Just like every other parent, Chidimma was eager to know what could be done to save her son.
“I asked what the cure could possibly be, and they said chemotherapy. I asked for the cost and they prepared a list for me which totalled about N77,000 and it would be for every week. I had already spent all the money I had moveing from one hospital to the other.
“I was left with just N80,000 in my account. I went to my church for assistance and they gave me N400.000 to run the chemotherapy. I needed to run the therapy for 10 months. We started in August 2017 and ended in June 2018.”
At this point, Chidmma, who was a yam seller, began running from pillar to post to ensure her son survived the cancer.
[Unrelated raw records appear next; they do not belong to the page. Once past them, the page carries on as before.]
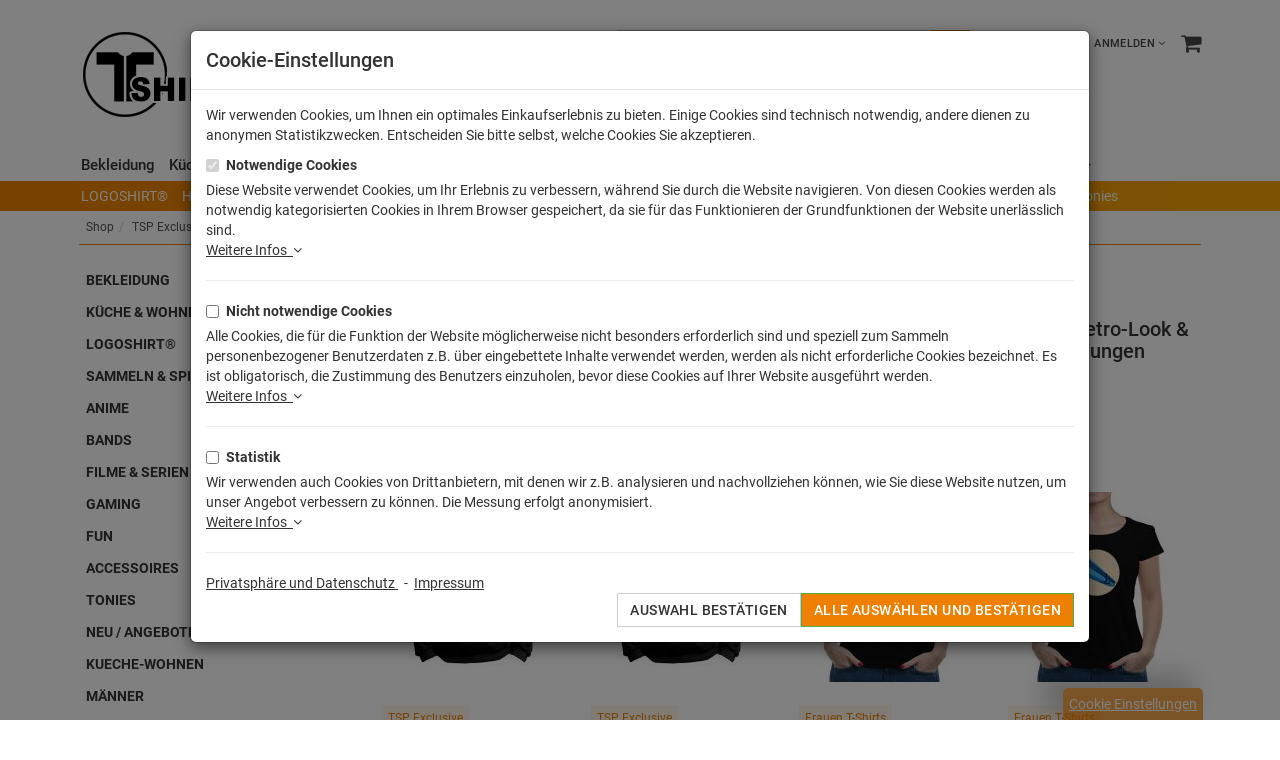

--- FILE ---
content_type: image/svg+xml
request_url: https://www.tshirt-people.com/out/tshirtflow/img/smicons/icons8-facebook-neu.svg
body_size: 652
content:
<?xml version="1.0"?><svg xmlns="http://www.w3.org/2000/svg"  viewBox="0 0 24 24" width="96px" height="96px">    <path d="M11.666,2.005C6.62,2.17,2.374,6.251,2.025,11.288c-0.369,5.329,3.442,9.832,8.481,10.589V14.65H8.892 c-0.726,0-1.314-0.588-1.314-1.314v0c0-0.726,0.588-1.314,1.314-1.314h1.613v-1.749c0-2.896,1.411-4.167,3.818-4.167 c0.357,0,0.662,0.008,0.921,0.021c0.636,0.031,1.129,0.561,1.129,1.198v0c0,0.663-0.537,1.2-1.2,1.2h-0.442 c-1.022,0-1.379,0.969-1.379,2.061v1.437h1.87c0.591,0,1.043,0.527,0.953,1.111l-0.108,0.701c-0.073,0.47-0.477,0.817-0.953,0.817 h-1.762v7.247C18.235,21.236,22,17.062,22,12C22,6.366,17.341,1.821,11.666,2.005z"/></svg>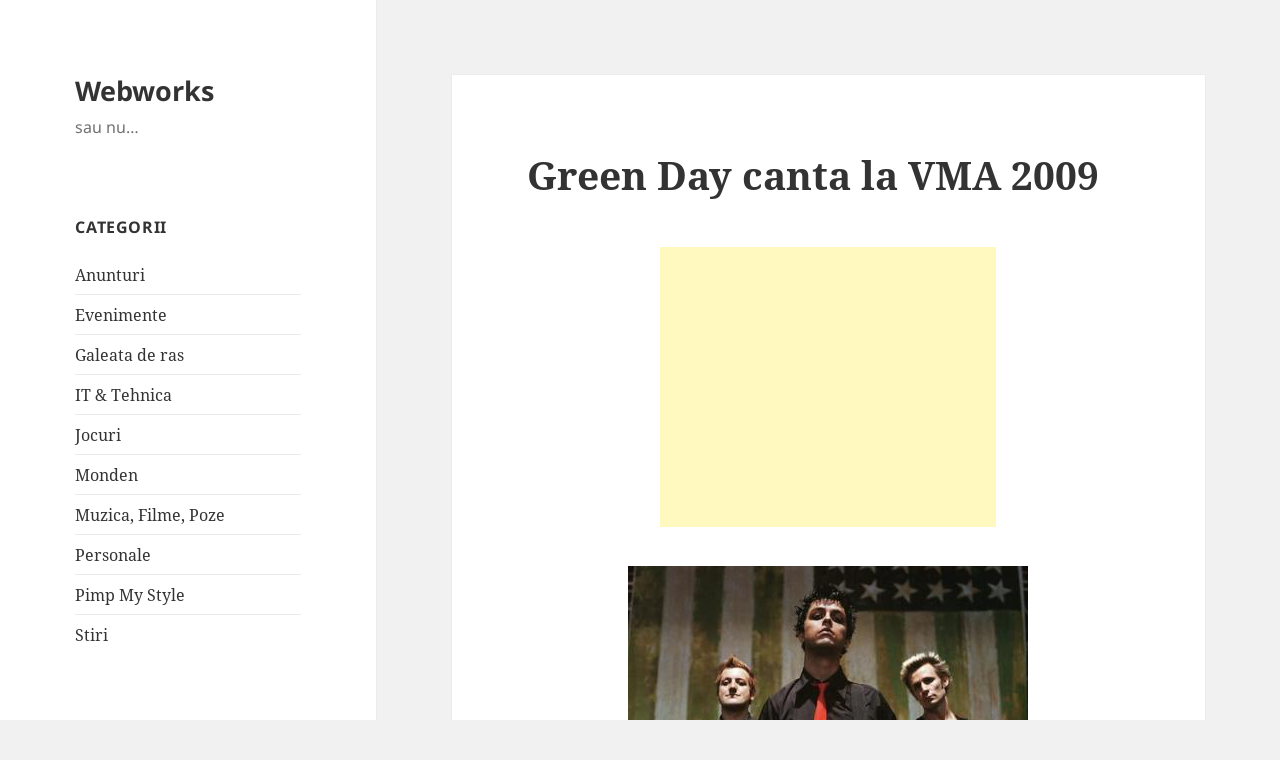

--- FILE ---
content_type: text/html; charset=utf-8
request_url: https://www.google.com/recaptcha/api2/aframe
body_size: 268
content:
<!DOCTYPE HTML><html><head><meta http-equiv="content-type" content="text/html; charset=UTF-8"></head><body><script nonce="jZUU5pfruqJsdKeACdU85Q">/** Anti-fraud and anti-abuse applications only. See google.com/recaptcha */ try{var clients={'sodar':'https://pagead2.googlesyndication.com/pagead/sodar?'};window.addEventListener("message",function(a){try{if(a.source===window.parent){var b=JSON.parse(a.data);var c=clients[b['id']];if(c){var d=document.createElement('img');d.src=c+b['params']+'&rc='+(localStorage.getItem("rc::a")?sessionStorage.getItem("rc::b"):"");window.document.body.appendChild(d);sessionStorage.setItem("rc::e",parseInt(sessionStorage.getItem("rc::e")||0)+1);localStorage.setItem("rc::h",'1763899652423');}}}catch(b){}});window.parent.postMessage("_grecaptcha_ready", "*");}catch(b){}</script></body></html>

--- FILE ---
content_type: text/css; charset=utf-8
request_url: https://www.webworks.ro/?w3tc_minify=9aaa6.css
body_size: 680
content:
.fb-post{margin-bottom:1.6em}.btn-social{display:inline-block;padding:6px
12px;line-height:1.428571429;font-weight: @btn-font-weight;text-align:center;vertical-align:middle;touch-action:manipulation;cursor:pointer;background-image:none;color:#fff;border:none !important;white-space:nowrap}.btn-social:hover,.btn-social:focus{color:#fff}.btn-social:before{font-family:"Genericons";vertical-align:middle;margin-right:5px}.btn-facebook{background:#4b67b8}.btn-facebook:hover{background:#3b5295}.btn-facebook:before{content:"\f204"}.btn-google-plus{background:#d94940}.btn-google-plus:hover{background:#c02f26}.btn-google-plus:before{content:"\f218"}.btn-twitter{background:#00acee}.btn-twitter:hover{background:#0087bb}.btn-twitter:before{content:"\f202"}.entry-social-links{margin-left:0;list-style:none}.entry-social-links
li{display:inline-block;margin:1.6em 20px 0 0}.entry-subscribe{width:100%;overflow:hidden}.entry-subscribe .text-email{float:left;width:56%}.entry-subscribe .btn-submit{float:right;width:44%}.entry-banner{text-align:center;margin:0
-25px  1.6em -25px}.webworksro-article-responsive{width:320px;height:100px}.comment-form-subscriptions{}.comment-form-subscriptions
label{text-transform:none}.comment-form-subscriptions
a{text-decoration:underline}.btn-social .csbuttons-count{padding:0
0 0 10px}@media screen and (min-width: 38.75em){.webworksro-article-responsive{width:336px;height:280px}.entry-banner{margin-left:0;margin-right:0}}@media screen and (min-width: 46.25em){}@media screen and (min-width: 55em){}@media screen and (min-width: 59.6875em){}@media screen and (min-width: 68.75em){}@media screen and (min-width: 77.5em){}@media screen and (min-width: 87.6875em){}@media
print{.entry-banner{display:none}}.wp-polls-archive{}.wp-polls,.wp-polls-form{}.wp-polls ul li, .wp-polls-ul li, .wp-polls-ans ul
li{text-align:left;background-image:none;display:block}.wp-polls ul, .wp-polls-ul, .wp-polls-ans
ul{text-align:left;list-style:none;float:none}.wp-polls ul li:before, .wp-polls-ans ul li:before, #sidebar ul ul li:before{content:''}.wp-polls IMG, .wp-polls LABEL , .wp-polls INPUT, .wp-polls-loading IMG, .wp-polls-image
IMG{display:inline;border:0px;padding:0px;margin:0px}.wp-polls-ul{padding:0px;margin:0px
0px 10px 10px}.wp-polls-ans{width:100%;filter:alpha(opacity=100);-moz-opacity:1;opacity:1}.wp-polls-loading{display:none;text-align:center;height:16px;line-height:16px}.wp-polls-image{border:0px}.wp-polls
.Buttons{border:1px
solid #c8c8c8;background-color:#f3f6f8}.wp-polls-paging a, .wp-polls-paging a:link{padding:2px
4px 2px 4px;margin:2px;text-decoration:none;border:1px
solid #06c;color:#06c;background-color:#FFF}.wp-polls-paging a:visited{padding:2px
4px 2px 4px;margin:2px;text-decoration:none;border:1px
solid #06c;color:#06c;background-color:#FFF}.wp-polls-paging a:hover{border:1px
solid #000;color:#000;background-color:#FFF}.wp-polls-paging a:active{padding:2px
4px 2px 4px;margin:2px;text-decoration:none;border:1px
solid #06c;color:#06c;background-color:#FFF}.wp-polls-paging
span.pages{padding:2px
4px 2px 4px;margin:2px
2px 2px 2px;color:#000;border:1px
solid #000;background-color:#FFF}.wp-polls-paging
span.current{padding:2px
4px 2px 4px;margin:2px;font-weight:bold;border:1px
solid #000;color:#000;background-color:#FFF}.wp-polls-paging
span.extend{padding:2px
4px 2px 4px;margin:2px;border:1px
solid #000;color:#000;background-color:#FFF}

--- FILE ---
content_type: text/plain
request_url: https://www.google-analytics.com/j/collect?v=1&_v=j102&a=108920833&t=pageview&_s=1&dl=https%3A%2F%2Fwww.webworks.ro%2Fevenimente%2Fgreen-day-canta-la-vma-2009%2F&ul=en-us%40posix&dt=Green%20Day%20canta%20la%20VMA%202009%20-%20Webworks&sr=1280x720&vp=1280x720&_u=IEBAAEABAAAAACAAI~&jid=149097358&gjid=1890551548&cid=1181304447.1763899651&tid=UA-1205565-3&_gid=1081456426.1763899651&_r=1&_slc=1&z=450002063
body_size: -449
content:
2,cG-77R24DR9D3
“I must say thank you to the founder of Timilehin Leukaemia Foundation, Mrs Janet Modupe Oyedele who assisted all through the trying time. I was in LASUTH sometime in October 2017 when a lady walked in and said to me, Madam, the nurse said your boy has leukaemia, what can I do for you?
“I told her there was nothing she could do for me only to assist whenever it’s time for the chemotherapy. Immediately she gave me N10.000 and promised me whenever it was time to run the chemotherapy test, she’d help. The chemotherapy was going on, so she travelled and we began to run another test that same month but I could nopt reaise the complete cost, so I had to call her. She was in UK, but she picked the call and from the UK she sent another N10.000. With that, we were able to run the chemotherapy test. After that, I was told my baby was okay.”
According to Chidimma, on completion of the chemotherapy, Chibueze regained himself but he could still not walk.
He was assigned a physiotherapist, who carried out a few therapies on his legs. “We were discharged on 3rd of November 2017 and asked to return every week for the chemotherapy and physiotherapy.”
However, Chibueze, sometime in February 2018, began to emaciate. His tummy began to swell.
“He was supposed to take the last chemotherapy in April. the doctors gave me a list of things to buy, Mrs Oyedele again gave me N15.000 with which I ran to the pharmacy to get some emergency drips which they gave to stabilize him.
We returned to the hospital after two weeks, and the doctor said they could not do any chemotherapy on the child as it was very dangerous but they prescribed a drug.
“I went to Alpha Pharmacy in Ogba to ask for the drugs. I was told it was N550.000 for one of the injections; I called Mrs Oyedele and told her but she said she didn’t have such amount but we should hope in God. The doctors suggested we go for bone marrow transfusion so they discharged me and said she should work on the money.
“I am still pained by what one of the doctors did. My child told me that while I went for the drug one of the doctors came to him and said she is sorry, that they’ve tried all they could. We spent over N2 million. I saw my son suffering. He was like an Egyptian mummy.